= 1990 Cheltenham Gold Cup =

1990 horse race

The 1990 Cheltenham Gold Cup was a horse race which took place at Cheltenham on Thursday March 15, 1990. It was the 63rd running of the Cheltenham Gold Cup, and it was won by Norton's Coin. The winner was ridden by Graham McCourt and trained by Sirrel Griffiths. The pre-race favourite Desert Orchid finished third.

With a starting price of 100/1, Norton's Coin became the longest-odds winner in the race's history; he had only been entered due a mistake over the deadline for another race. He was the second winner to be trained in Wales – the first was Patron Saint in 1928.

==Race details==
- Sponsor: Tote
- Winner's prize money: £67,003.40
- Going: Good to Firm
- Number of runners: 12
- Winner's time: 6m 30.9s (new record)

==Full result==
| | * | Horse | Age | Jockey | Trainer ^{†} | SP |
| 1 | | Norton's Coin | 9 | Graham McCourt | Sirrel Griffiths | 100/1 |
| 2 | ¾ | Toby Tobias | 8 | Mark Pitman | Jenny Pitman | 8/1 |
| 3 | 4 | Desert Orchid | 11 | Richard Dunwoody | David Elsworth | 10/11 fav |
| 4 | 7 | Cavvies Clown | 10 | Graham Bradley | David Elsworth | 10/1 |
| 5 | 12 | Pegwell Bay | 9 | Brendan Powell | Tim Forster | 20/1 |
| 6 | 1 | Maid of Money (mare) | 8 | Anthony Powell | John Fowler (IRE) | 25/1 |
| 7 | 15 | Yahoo | 9 | Tom Morgan | John Edwards | 40/1 |
| 8 | 2½ | Bonanza Boy | 9 | Peter Scudamore | Martin Pipe | 15/2 |
| Fell | Fence 21 | Ten of Spades | 10 | Kevin Mooney | Fulke Walwyn | 20/1 |
| PU | Fence 17 | The Bakewell Boy | 8 | Steve Smith Eccles | Richard Frost | 200/1 |
| Fell | Fence 15 | Kildimo | 10 | Jimmy Frost | Toby Balding | 50/1 |
| PU | Fence 12 | Nick the Brief | 8 | Martin Lynch | John Upson | 10/1 |

- The distances between the horses are shown in lengths or shorter. PU = pulled-up.

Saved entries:
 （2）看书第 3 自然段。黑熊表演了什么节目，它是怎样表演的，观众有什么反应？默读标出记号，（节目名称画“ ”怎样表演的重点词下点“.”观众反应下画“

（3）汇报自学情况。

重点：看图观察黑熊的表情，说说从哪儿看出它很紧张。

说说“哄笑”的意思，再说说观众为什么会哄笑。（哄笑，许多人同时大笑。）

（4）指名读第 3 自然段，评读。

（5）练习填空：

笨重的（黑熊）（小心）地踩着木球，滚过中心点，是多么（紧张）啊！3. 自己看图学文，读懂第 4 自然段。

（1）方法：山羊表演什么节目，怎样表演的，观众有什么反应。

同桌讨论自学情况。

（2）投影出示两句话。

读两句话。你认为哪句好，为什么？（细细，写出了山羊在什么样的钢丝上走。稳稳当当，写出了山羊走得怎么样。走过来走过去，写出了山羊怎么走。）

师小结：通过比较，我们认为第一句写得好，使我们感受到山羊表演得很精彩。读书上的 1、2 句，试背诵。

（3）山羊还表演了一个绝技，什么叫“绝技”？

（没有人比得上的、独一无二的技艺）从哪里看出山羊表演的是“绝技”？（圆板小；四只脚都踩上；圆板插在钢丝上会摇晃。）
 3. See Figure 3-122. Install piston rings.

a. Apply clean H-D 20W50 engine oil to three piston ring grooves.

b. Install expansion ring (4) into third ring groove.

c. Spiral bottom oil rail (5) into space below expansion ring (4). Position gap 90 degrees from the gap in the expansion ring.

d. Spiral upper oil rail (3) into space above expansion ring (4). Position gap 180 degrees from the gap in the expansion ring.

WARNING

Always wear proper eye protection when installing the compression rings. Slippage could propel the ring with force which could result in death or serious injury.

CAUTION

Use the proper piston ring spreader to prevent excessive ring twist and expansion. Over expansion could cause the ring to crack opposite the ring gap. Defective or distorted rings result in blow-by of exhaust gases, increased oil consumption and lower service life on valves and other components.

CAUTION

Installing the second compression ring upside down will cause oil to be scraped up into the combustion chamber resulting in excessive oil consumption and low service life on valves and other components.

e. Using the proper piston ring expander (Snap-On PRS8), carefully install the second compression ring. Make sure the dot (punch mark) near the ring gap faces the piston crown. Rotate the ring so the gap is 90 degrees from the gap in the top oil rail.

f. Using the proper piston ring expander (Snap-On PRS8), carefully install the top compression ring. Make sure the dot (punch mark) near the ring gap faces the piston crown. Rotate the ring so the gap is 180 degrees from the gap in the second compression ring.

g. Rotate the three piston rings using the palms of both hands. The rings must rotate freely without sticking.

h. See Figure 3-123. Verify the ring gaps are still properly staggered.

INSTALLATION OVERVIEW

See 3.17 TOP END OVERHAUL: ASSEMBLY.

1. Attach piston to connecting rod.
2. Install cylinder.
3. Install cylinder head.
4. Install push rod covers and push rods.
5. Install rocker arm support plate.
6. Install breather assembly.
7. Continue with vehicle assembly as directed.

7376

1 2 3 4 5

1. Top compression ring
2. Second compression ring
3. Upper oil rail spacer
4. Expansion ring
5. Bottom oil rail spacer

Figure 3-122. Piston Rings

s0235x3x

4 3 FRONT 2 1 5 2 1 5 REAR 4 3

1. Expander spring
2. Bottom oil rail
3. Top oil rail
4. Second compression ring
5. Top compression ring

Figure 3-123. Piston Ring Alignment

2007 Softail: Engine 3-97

→ THINGS TO DO:
1. Decide whether each statement below agrees with the Gold Cup article. For each, answer yes or no and quote the words of the article that settle it.
(a) Norton's Coin was trained by Sirrel Griffiths.
(b) Desert Orchid finished second.
(c) The going for the race was soft.
2. Duplicate the stretch of the Gold Cup article from "1990 horse race" through "Saint in 1928.".

→ TASK ANSWERS:
1.
(a) Yes: "trained by Sirrel Griffiths"
(b) No: "The pre-race favourite Desert Orchid finished third."
(c) No: "Going: Good to Firm"

2.
1990 horse race

The 1990 Cheltenham Gold Cup was a horse race which took place at Cheltenham on Thursday March 15, 1990. It was the 63rd running of the Cheltenham Gold Cup, and it was won by Norton's Coin. The winner was ridden by Graham McCourt and trained by Sirrel Griffiths. The pre-race favourite Desert Orchid finished third.

With a starting price of 100/1, Norton's Coin became the longest-odds winner in the race's history; he had only been entered due a mistake over the deadline for another race. He was the second winner to be trained in Wales – the first was Patron Saint in 1928.